The survival and local control rate were superior in the ICI group, showing similar trends as those reported in the PACIFIC trial. However, these results were not significant, and we predict that this is due to an insufficient follow-up period of < 1 year. In addition, patients with varying responses after CCRT were recruited into one group despite receiving different types of ICI, which makes it difficult to compare oncological outcomes directly. Future studies should be conducted on a larger number of patients with more uniform conditions and treatment characteristics, after which it is expected that results similar to those of other prospective studies will be obtained.

The limitations of this study were the small number of patients and the short follow-up time.

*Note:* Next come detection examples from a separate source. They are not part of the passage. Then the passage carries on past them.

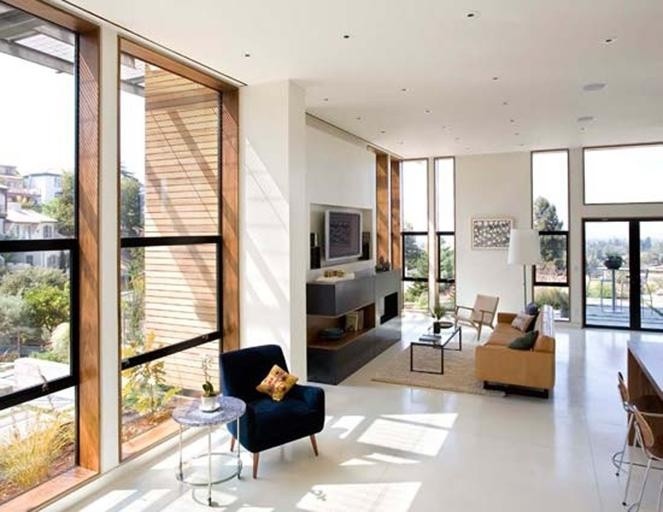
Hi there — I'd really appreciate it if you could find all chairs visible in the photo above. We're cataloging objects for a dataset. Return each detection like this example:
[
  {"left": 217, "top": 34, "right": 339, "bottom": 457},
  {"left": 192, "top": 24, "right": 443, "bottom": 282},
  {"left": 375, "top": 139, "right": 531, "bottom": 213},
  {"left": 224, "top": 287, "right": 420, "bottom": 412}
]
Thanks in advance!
[
  {"left": 451, "top": 294, "right": 500, "bottom": 341},
  {"left": 219, "top": 345, "right": 325, "bottom": 479},
  {"left": 612, "top": 371, "right": 663, "bottom": 512},
  {"left": 585, "top": 258, "right": 653, "bottom": 315}
]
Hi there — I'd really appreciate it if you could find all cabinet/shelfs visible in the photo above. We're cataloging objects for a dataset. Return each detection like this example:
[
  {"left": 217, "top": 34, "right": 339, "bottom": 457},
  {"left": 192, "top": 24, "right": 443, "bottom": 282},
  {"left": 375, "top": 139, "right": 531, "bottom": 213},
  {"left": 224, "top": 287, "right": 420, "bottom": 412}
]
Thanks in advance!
[{"left": 306, "top": 268, "right": 402, "bottom": 385}]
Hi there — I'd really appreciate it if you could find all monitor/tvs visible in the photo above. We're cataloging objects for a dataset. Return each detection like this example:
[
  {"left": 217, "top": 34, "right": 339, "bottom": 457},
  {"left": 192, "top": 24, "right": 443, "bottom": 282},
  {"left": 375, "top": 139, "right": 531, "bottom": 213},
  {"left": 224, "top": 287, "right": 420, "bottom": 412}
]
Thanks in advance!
[{"left": 323, "top": 206, "right": 363, "bottom": 262}]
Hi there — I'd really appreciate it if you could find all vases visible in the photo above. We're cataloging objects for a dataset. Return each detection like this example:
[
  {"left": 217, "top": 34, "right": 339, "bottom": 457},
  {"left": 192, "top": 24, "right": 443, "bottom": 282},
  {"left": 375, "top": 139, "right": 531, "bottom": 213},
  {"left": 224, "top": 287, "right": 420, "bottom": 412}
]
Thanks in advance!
[{"left": 201, "top": 396, "right": 220, "bottom": 412}]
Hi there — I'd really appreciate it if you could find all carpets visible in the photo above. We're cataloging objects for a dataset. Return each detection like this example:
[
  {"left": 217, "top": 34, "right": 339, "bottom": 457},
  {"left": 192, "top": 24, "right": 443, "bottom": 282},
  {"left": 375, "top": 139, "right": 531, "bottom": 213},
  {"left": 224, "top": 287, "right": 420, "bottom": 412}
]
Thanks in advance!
[{"left": 371, "top": 329, "right": 508, "bottom": 398}]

Additionally, owing to the study's retrospective nature, the patient characteristics were somewhat different. Nonetheless, it would be of great significance to establish the frequency of adverse events in the new treatment combination and which factors affect them in the actual clinical situation.

Conclusions

The use of ICI after definitive CCRT is generally safe. However, it is important to be aware that the incidence of RP ≥ grade 2 is slightly higher after ICI, and as this is associated with the lung volume irradiated with high doses of radiation, this should be fully considered in the treatment planning process for NSCLC patients.